Jumlah BUMN tahun 2007 ini sebanyak 139 buah, terdiri atas 14 Perum, 111 Persero, 14 Persero Tbk, dari jumlah tersebut jumlah sektor BUMN 35 buah dan Kepemilikan minoritas 21 buah.

"BUMN yang bertambah tahun ini, Perum LKBN Antara, BUMN Persero Tbk yang terdiri PT Jasa Marga Tbk dan PT Wijaya Karya Tbk, sedangkan likuidasi dilakukan terhadap PT Industri Soda Indonesia/'kata Herman.

Dr Agus Tony Poputra, SE,Ak,MM,MA, pengamat BUMN di Sulut, dalam pemaparan materi "BUMN Indonesia di Persimpangan Jalan" mengungkapkan kinerja BUMN di Indonesia saat ini secara umum masih lemah merupakan fenomena di negara berkembang.

Alasan kinerja lemah, kata Poputra, bukan karena BUMN milik negara melainkan diberikan banyak hak istimewa yang meninabobokan dan mencegah iklim persaingan sehat, serta terlalu banyak tugas pemerintah yang dibebankan ke BUMN.

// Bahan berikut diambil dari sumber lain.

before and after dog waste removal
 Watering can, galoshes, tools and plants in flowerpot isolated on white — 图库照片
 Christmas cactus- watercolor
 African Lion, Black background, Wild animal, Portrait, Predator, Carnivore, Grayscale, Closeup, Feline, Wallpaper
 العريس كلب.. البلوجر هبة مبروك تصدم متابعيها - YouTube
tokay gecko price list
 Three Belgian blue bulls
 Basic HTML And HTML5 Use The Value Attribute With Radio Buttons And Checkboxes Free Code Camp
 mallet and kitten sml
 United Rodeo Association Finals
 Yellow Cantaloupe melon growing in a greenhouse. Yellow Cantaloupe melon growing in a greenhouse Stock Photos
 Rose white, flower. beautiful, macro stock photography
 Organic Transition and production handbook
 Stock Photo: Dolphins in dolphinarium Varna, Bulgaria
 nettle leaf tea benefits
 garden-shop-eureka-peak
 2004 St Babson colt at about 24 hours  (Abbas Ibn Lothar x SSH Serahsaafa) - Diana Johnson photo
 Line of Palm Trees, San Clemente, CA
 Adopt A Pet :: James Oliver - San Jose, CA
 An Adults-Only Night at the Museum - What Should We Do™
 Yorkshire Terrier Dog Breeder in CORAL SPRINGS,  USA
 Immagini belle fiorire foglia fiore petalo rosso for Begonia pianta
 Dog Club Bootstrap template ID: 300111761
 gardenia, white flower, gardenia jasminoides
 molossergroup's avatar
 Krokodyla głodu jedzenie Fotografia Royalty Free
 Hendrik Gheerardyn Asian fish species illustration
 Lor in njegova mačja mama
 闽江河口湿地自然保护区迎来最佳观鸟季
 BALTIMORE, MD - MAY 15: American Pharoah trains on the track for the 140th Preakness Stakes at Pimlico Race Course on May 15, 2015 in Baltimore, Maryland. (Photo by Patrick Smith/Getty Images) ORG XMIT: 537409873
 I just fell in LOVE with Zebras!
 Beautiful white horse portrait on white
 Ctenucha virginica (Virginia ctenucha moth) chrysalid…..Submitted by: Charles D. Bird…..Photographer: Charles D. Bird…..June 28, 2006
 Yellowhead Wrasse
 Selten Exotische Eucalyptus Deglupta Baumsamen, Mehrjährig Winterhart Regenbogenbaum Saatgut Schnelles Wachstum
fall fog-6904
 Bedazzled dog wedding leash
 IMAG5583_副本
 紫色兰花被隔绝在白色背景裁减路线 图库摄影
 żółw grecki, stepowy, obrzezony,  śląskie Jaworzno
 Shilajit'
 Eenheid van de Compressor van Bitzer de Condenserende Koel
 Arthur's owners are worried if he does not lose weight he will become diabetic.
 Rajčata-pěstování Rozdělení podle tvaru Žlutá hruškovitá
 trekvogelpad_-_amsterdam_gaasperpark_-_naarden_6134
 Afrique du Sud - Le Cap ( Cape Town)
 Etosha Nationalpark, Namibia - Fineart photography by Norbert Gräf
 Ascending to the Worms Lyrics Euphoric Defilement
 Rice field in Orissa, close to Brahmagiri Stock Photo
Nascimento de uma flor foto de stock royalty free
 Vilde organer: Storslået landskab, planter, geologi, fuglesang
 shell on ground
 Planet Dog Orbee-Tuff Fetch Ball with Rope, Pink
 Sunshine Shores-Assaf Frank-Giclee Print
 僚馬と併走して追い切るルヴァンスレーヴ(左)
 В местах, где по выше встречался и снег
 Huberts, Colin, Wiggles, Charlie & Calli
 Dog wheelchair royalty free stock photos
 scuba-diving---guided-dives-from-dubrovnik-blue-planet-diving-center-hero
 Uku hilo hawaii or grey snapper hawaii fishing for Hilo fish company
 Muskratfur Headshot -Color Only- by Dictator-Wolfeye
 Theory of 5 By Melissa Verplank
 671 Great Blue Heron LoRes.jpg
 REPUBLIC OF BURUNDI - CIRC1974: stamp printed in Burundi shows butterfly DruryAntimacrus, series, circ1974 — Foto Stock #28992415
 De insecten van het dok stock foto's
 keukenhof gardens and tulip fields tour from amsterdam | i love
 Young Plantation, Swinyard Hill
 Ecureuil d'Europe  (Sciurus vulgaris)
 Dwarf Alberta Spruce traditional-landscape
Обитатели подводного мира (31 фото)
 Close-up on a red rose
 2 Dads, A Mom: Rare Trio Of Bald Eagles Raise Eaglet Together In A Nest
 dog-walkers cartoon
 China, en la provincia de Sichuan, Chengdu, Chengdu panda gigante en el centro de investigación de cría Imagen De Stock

Sebelumnya, beberapa waktu lalu, setelah tiga perusahaan negara, BNI, Jasa Marga, dan Wijaya Karya, Menteri Negara BUMN Sofyan Djalil mengatakan tahun depan giliran 20 BUMN lagi segera menyusul diprivatisasi lewat mekanisme initial public offering (IPO).

BUMN tersebut, antara lain, PT Jasindo, PT Garuda Indonesia, PT Krakatau Steel, PT Bank Tabungan Negara, PT Merpati, PT Industri Soda Indonesia, PT Iglas, PT Cambrics Primisima, PT Jakarta International Hotel & development, PT Atmindo, PT Intirub PT Prasadha Pamunah Limbah Industri, PT Kertas Blabak, PT Kertas Basuki Rahmat, PT Garuda Maintenance, PT KHI Pipes, dan PT Bank Bukopin.